Bischof von Besancon: lieber Rabbinen oder Imame als Traditionalisten

(Bordeaux) Das 2006 von ehemaligen Angehörigen der Piusbruderschaft, die sich mit Rom ausgesöhnt haben, gegründete und vom Generaloberen Philippe Laguérie geleitete Institut du Bon Pasteur (Institut vom Guten Hirten) verfügt über ein Priesterseminar in Courtalain nahe bei Chartres. Wie auch andere Seminarien traditionsverbundener Gemeinschaften, erlebt es einen guten Zulauf, so daß die Räumlichkeiten zu klein geworden sind, um die 50 Studenten und Professoren zu beherbergen. Die Gesellschaft päpstlichen Rechts mit Hauptsitz in Bordeaux wandte sich bei der Suche nach einem geeigneten Ort für das Seminar an zahlreiche französische Diözesen mit der Bitte, sich niederlassen zu dürfen. Im besseren Fall erhielt das Institut eine Absage, im schlechteren Fall wurde es nicht einmal einer Antwort gewürdigt.

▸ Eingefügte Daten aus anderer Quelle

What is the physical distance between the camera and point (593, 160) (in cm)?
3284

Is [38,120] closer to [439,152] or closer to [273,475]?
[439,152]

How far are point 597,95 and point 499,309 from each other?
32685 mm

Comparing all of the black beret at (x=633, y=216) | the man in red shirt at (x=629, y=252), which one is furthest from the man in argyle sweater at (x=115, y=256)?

In Besancon steht ein ehemaliges katholisches Schulgebäude, die „Consolation“ leer und verfällt. Eine Folge der raschen Entchristlichung Frankreichs. Ehemalige Schüler und Freunde gründeten einen Verein zur Erhaltung des Gebäudes und seiner katholischen Ausrichtung. Auf der Suche nach einem katholischen Orden, der die „Consolation“ übernehmen könnte, wurden sich der Verein und das Institut vom Guten Hirten zur gegenseitigen Zufriedenheit schnell einig.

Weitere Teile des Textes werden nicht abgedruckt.